::: SOURCE RECORDS

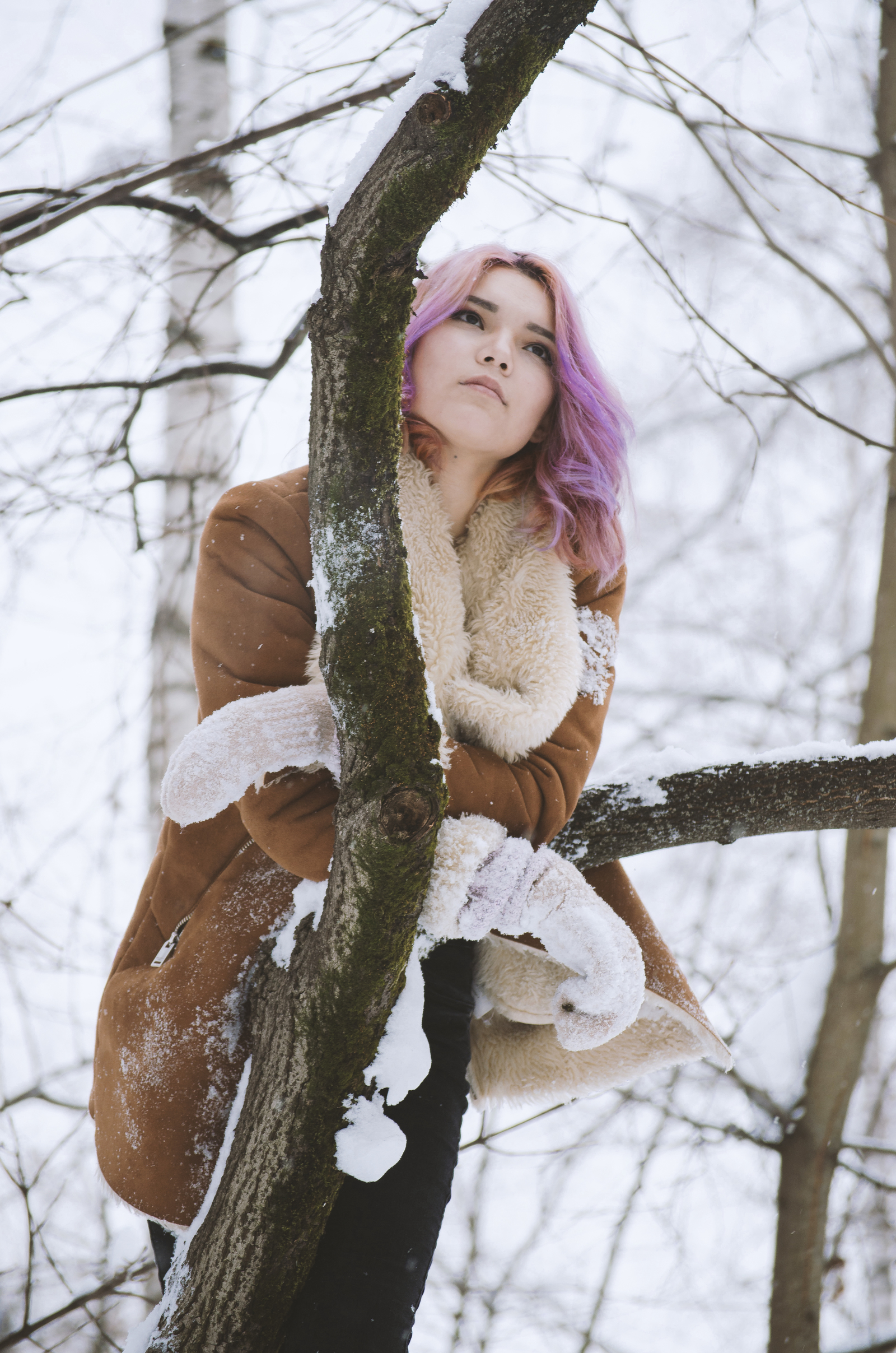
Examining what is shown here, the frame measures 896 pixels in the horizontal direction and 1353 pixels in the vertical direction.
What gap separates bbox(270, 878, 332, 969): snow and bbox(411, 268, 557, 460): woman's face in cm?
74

::::::
::: SOURCE RECORDS

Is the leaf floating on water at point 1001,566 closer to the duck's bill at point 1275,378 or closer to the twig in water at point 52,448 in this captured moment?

::::::
::: SOURCE RECORDS

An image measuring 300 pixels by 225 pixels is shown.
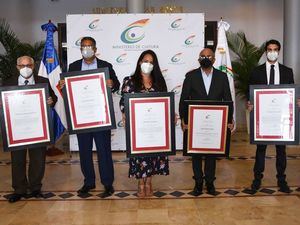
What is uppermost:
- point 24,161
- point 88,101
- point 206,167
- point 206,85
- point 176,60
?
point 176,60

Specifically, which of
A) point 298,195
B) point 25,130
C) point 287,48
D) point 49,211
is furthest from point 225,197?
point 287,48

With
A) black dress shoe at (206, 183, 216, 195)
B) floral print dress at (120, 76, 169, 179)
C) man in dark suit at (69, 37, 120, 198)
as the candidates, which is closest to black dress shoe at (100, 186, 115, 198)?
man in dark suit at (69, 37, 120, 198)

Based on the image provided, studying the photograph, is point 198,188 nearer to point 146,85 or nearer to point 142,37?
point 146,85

::::::

EXERCISE DIRECTIONS -
Pick out each line in the records above that contains the string "pixels", and copy those lines. Uppercase and lowercase letters count as different.

EXERCISE RESPONSE -
Examining what is shown here, the frame measures 896 pixels in the horizontal direction and 1353 pixels in the vertical direction.
An image measuring 300 pixels by 225 pixels is shown.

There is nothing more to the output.